- _To do_
(1) List every quantity written in numerals in the passage on sustainable aviation fuel.
(2) According to the passage on sustainable aviation fuel, how does the current price of SAF compare with that of conventional jet fuel?
(3) Pick up the passage on sustainable aviation fuel after its final sentence and carry it on.

- _Text block_

☆ ☆ ☆

Why do Sustainable Aviation Fuels (SAF) matter?
With the potential to reduce carbon emissions by up to 80% compared to conventional jet fuel (on a lifecycle basis), sustainable aviation fuel (SAF) is widely considered the most viable decarbonisation solution for Aviation, a particularly hard-to-abate sector.
The key reason being that SAF can be mixed with or replace conventional jet fuel, limiting major changes to the fuelling infrastructure for aircraft and airports. Despite the ease of adoption as a ‘drop-in’ fuel, SAF currently accounts for less than 1% of jet fuel consumption.
In order to meet the sector’s net zero goals, production capacity needs to expand significantly from the current 125 million litres annually to 449 billion litres by 2050.
However, the SAF supply chain faces a “chicken-and-egg” challenge. The absence of strong demand signals (due to high prices) results in the inability or unwillingness to scale supply, which would eventually lower SAF costs. The current lack of large-scale incentives (and other economies of scale) that might drive the adoption of green fuels has also meant that prices continue to remain high and economically unviable. SAF costs two to five times the price of conventional jet fuel today.

☆ ☆ ☆

- _Supplied information_
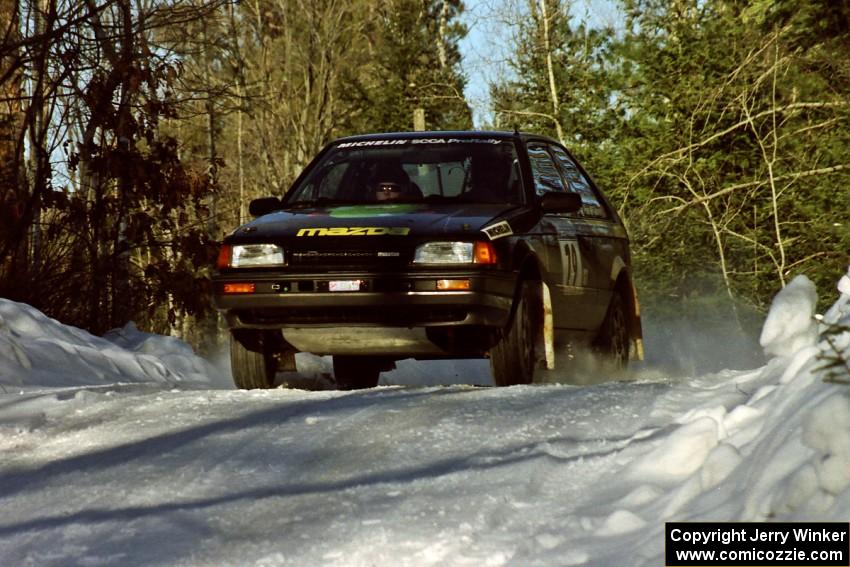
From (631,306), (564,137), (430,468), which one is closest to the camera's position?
(430,468)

☆ ☆ ☆

- _Task answers_
(1)
- 80%
- 1%
- 125 million litres
- 449 billion litres
- 2050

(2) SAF costs two to five times the price of conventional jet fuel today.

(3)
How can SAF credits catalyse innovation?
With cost a significant barrier to wider adoption, SAF credits are a way to fund supply scalability, thus easing the transition. Mobilising demand from businesses and institutions that increasingly look to voluntarily compensate for Scope 3 emissions arising from air travel and air freight is crucial to breaking the “chicken-and-egg” issue and effectively growing the SAF market.
How you can advocate SAFc
CIX is working with partners on a pioneering programme for SAF credits. Read more about it here.
If you’re interested in bringing innovation to sustainable aviation, contact us at contact.us@stg-climateimpactxcom-staging.kinsta.cloud
Background: What is a SAF credit?
A SAF credit (also known as a ‘SAF certificate’) represents a unit of sustainable aviation fuel made from low carbon feedstock. SAF credits can be represented in mass/volumetric units (e.g. kg, m3) or in emissions units (e.g. CO2 equivalency), based on overall lifecycle emission reductions. SAF feedstocks include used cooking oils, forestry residues and municipal solid waste, among others.
SAF credits operate within a ‘book-and-claim’ system, a chain of custody model under which the environmental attributes of SAF are decoupled from its physical delivery. The Roundtable on Sustainable Biomaterials (RSB) has developed such a book-and-claim to support SAF. The book-and-claim approach has already been successfully implemented in the renewable electricity sector (Renewable Energy Certificates).
Published on September 2022.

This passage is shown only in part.